Scott McCain1, Andrew E Allen2, Alessandro Tagliabue3 and Erin Marie Bertrand1, (1)Dalhousie University, Department of Biology, Halifax, NS, Canada, (2)J. Craig Venter Institute, La Jolla, CA, United States, (3)University of Liverpool, Earth, Ocean and Ecological Sciences, Liverpool, United Kingdom
Microbes dynamically allocate their resources in response to environmental conditions, and how they allocate resources impacts organismal stoichiometry and therefore biogeochemistry. Despite increased modelling efforts to characterize how microbes allocate their proteins we have yet to systematically observe what these allocation strategies are in the ocean. We leveraged metagenomics and metatranscriptomics to characterize the metaproteome of a microbial community at the Antarctic sea ice edge through a micronutrient stress transition- micronutrient replete in the early growing season and micronutrient-limited in the later season.
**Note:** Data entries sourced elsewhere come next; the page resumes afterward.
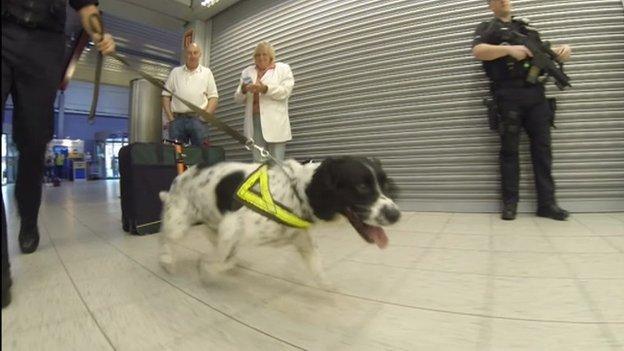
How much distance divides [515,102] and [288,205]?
101 inches

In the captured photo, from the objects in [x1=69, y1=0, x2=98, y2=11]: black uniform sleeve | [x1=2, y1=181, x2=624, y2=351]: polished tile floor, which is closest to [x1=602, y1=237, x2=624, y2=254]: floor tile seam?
[x1=2, y1=181, x2=624, y2=351]: polished tile floor

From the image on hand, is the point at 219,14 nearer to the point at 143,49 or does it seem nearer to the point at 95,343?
the point at 143,49

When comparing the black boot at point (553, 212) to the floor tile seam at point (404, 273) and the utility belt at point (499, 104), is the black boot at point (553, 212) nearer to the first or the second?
the utility belt at point (499, 104)

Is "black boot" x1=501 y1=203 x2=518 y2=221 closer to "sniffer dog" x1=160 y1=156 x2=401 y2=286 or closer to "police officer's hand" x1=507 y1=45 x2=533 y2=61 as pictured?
"police officer's hand" x1=507 y1=45 x2=533 y2=61

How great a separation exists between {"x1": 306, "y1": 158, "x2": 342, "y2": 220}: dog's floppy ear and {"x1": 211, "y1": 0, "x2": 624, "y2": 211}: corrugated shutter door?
2.60 m

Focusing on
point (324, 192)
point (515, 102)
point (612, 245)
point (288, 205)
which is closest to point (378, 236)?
point (324, 192)

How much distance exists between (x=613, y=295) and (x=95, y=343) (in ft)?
6.14

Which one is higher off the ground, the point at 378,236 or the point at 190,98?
the point at 190,98

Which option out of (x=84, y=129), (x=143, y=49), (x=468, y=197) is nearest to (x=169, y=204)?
(x=468, y=197)

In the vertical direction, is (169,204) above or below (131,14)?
below

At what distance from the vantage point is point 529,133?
2998mm

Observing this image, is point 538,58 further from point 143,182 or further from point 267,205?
point 143,182

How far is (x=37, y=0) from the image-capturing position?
1.53 m

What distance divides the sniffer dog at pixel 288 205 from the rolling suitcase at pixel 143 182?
90cm
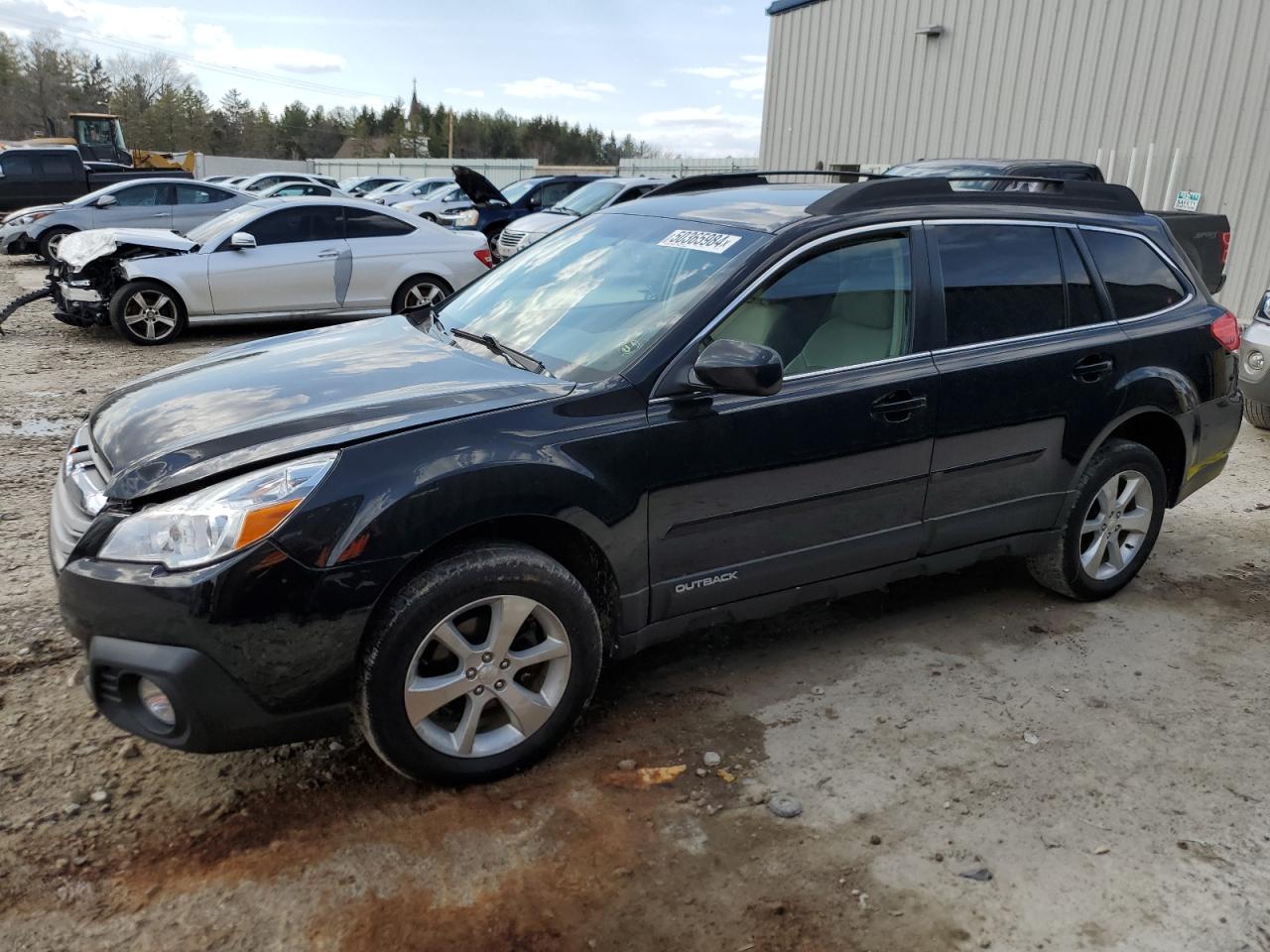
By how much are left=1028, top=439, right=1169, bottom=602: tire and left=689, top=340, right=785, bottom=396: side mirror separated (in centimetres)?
187

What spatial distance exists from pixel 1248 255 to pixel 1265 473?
7194mm

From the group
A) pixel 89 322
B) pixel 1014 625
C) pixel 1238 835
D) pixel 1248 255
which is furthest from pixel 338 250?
pixel 1248 255

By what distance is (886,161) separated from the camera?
1772 centimetres

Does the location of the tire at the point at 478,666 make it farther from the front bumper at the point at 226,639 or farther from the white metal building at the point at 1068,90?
the white metal building at the point at 1068,90

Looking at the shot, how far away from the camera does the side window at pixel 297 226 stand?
10.1 m

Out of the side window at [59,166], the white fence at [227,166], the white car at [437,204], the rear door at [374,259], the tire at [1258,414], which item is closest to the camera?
the tire at [1258,414]

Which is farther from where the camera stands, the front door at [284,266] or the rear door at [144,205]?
the rear door at [144,205]

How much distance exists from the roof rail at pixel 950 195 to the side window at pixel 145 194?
581 inches

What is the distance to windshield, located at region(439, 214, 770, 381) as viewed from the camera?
3240 mm

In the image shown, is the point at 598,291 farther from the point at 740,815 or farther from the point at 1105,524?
the point at 1105,524

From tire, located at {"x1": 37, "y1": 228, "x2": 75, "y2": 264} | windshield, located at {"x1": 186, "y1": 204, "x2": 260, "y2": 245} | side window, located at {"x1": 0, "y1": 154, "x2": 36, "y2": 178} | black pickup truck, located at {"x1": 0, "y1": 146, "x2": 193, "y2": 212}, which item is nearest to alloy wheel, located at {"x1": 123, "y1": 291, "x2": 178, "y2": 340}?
windshield, located at {"x1": 186, "y1": 204, "x2": 260, "y2": 245}

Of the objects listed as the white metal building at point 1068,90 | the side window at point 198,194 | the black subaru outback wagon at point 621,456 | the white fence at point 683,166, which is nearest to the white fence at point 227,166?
the white fence at point 683,166

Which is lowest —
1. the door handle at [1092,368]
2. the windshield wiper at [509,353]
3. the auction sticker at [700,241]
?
the door handle at [1092,368]

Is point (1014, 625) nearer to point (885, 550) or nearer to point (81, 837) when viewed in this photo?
point (885, 550)
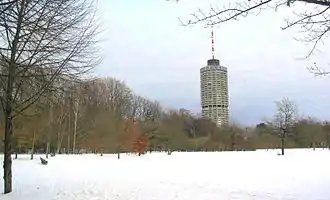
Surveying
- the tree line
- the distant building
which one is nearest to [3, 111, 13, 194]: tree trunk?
the tree line

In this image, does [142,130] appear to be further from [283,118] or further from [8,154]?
[8,154]

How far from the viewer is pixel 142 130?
7350 cm

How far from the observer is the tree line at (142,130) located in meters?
59.2

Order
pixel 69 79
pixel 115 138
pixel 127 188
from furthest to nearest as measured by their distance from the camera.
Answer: pixel 115 138
pixel 127 188
pixel 69 79

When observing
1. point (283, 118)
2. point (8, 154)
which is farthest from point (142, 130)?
point (8, 154)

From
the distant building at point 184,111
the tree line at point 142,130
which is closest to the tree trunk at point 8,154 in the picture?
the tree line at point 142,130

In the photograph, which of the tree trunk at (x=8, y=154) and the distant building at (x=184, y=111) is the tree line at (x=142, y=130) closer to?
the distant building at (x=184, y=111)

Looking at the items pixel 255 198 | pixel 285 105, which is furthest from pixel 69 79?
pixel 285 105

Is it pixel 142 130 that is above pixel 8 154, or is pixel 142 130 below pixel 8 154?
above

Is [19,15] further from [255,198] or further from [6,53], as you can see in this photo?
[255,198]

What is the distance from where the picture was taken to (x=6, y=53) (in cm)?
1336

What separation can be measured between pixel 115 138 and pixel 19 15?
52128mm

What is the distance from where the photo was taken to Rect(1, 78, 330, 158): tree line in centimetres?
5915

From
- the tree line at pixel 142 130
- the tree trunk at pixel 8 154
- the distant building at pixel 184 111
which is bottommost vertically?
the tree trunk at pixel 8 154
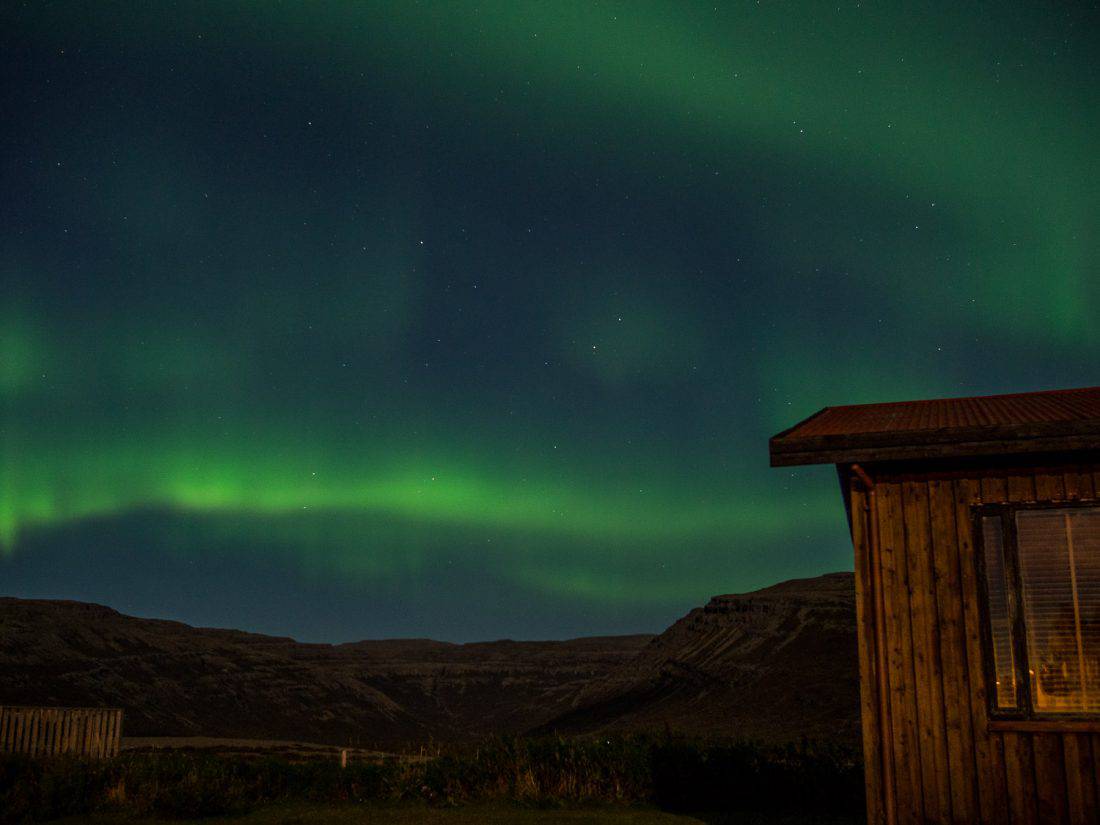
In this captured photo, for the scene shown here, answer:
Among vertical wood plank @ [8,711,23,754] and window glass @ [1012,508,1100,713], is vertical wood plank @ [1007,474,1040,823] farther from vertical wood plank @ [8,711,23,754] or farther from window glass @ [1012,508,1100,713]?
vertical wood plank @ [8,711,23,754]

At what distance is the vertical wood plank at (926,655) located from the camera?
8.05 metres

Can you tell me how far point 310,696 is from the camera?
9262cm

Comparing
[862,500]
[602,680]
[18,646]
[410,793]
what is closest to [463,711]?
[602,680]

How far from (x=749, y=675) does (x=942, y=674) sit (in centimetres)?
5290

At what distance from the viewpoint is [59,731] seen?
18.9 m

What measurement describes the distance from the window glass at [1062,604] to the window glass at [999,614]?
0.48 ft

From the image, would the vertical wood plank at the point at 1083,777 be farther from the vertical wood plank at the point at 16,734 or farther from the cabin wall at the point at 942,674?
the vertical wood plank at the point at 16,734

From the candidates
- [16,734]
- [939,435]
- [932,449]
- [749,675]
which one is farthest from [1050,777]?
[749,675]

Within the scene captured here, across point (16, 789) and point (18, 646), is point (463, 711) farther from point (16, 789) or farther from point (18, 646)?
point (16, 789)

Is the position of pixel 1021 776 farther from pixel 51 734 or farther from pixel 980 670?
pixel 51 734

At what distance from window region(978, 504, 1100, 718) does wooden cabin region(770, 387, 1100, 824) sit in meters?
0.01

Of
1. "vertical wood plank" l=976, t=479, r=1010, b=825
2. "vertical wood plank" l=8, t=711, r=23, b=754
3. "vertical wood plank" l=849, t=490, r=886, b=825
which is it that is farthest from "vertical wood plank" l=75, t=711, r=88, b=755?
"vertical wood plank" l=976, t=479, r=1010, b=825

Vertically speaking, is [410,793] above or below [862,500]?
below

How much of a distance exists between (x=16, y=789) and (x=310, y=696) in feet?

We then examine the in situ proteomic allocation of dominant phototrophic and heterotrophic taxa through this stress transition. Lastly, we couple these metaproteomic observations with a diatom proteomic allocation model to infer in situ growth rates. We propose this approach as a promising method for observationally determining growth rates of marine microbes in situ. Further, our study provides unique insights into how proteomic allocation strategies vary in trait-space.